* _Listed entries_:
----

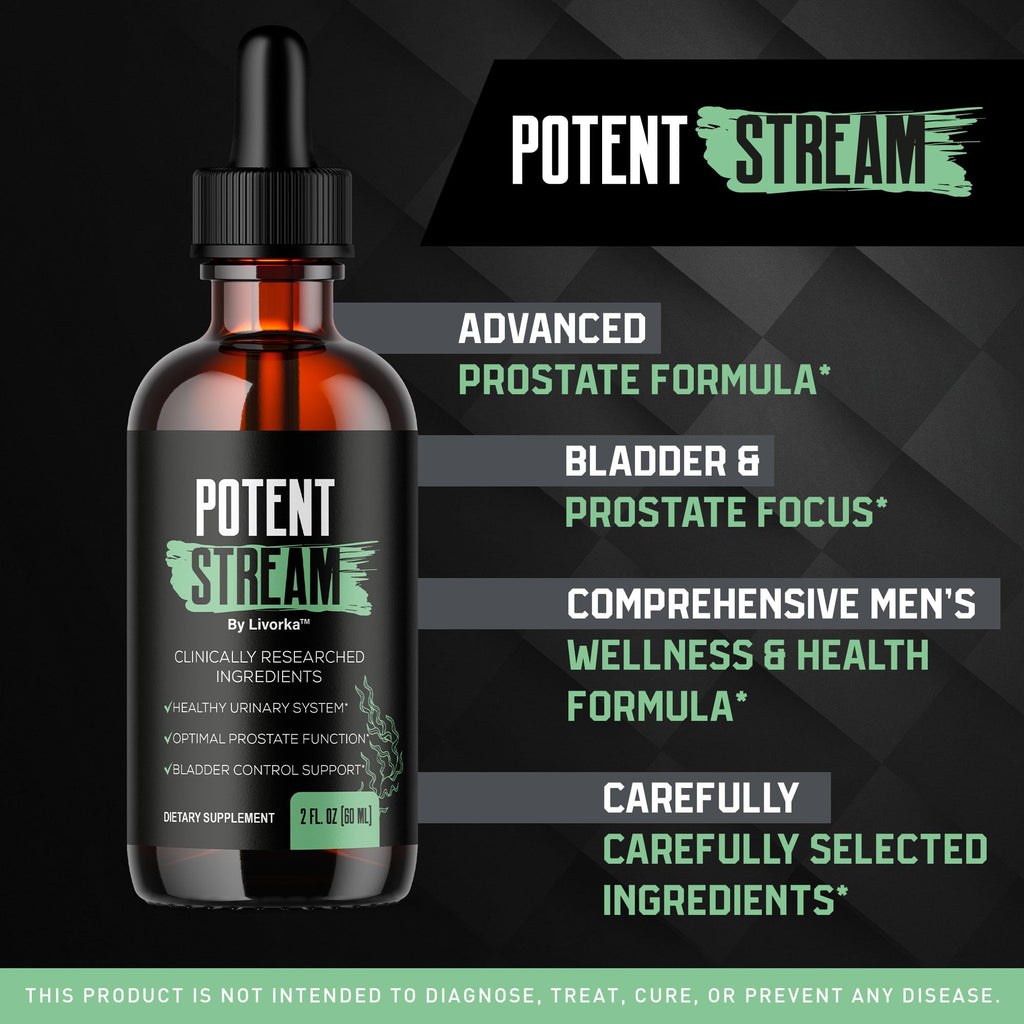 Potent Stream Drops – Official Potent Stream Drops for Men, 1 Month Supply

----

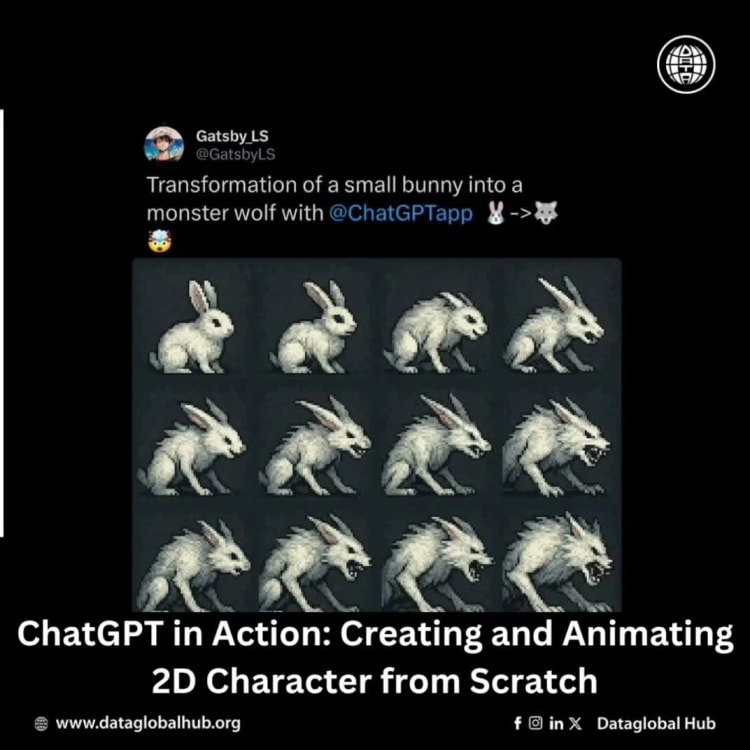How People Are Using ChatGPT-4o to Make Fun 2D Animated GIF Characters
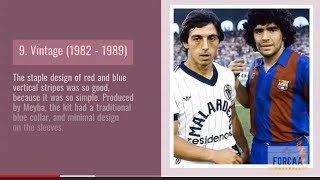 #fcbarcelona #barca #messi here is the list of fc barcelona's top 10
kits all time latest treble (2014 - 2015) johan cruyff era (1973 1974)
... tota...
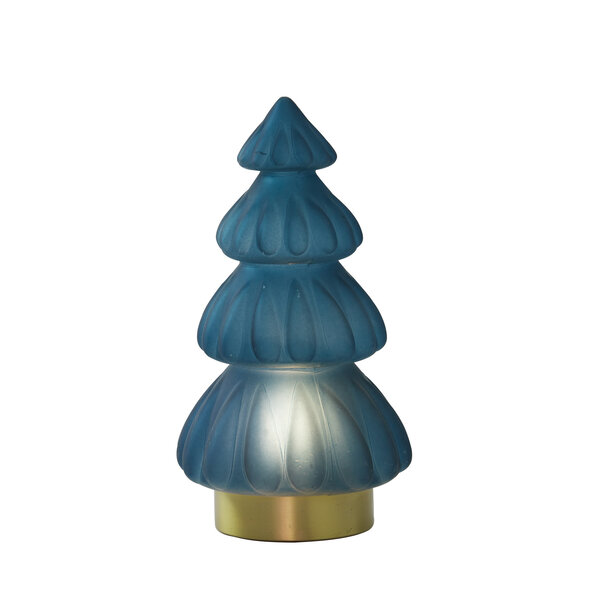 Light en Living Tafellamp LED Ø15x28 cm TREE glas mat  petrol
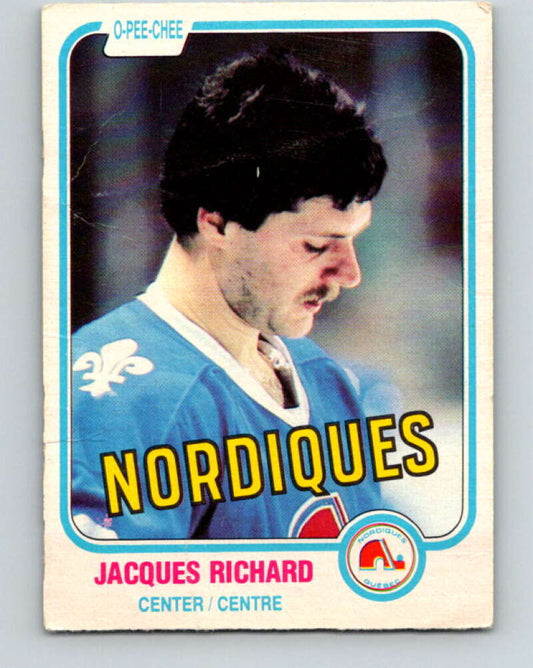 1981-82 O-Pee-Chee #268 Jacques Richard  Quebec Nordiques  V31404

----

* _Task_: How many of the lines above contain the word "latest"? Reply with the number alone.

* _Solution below_: 1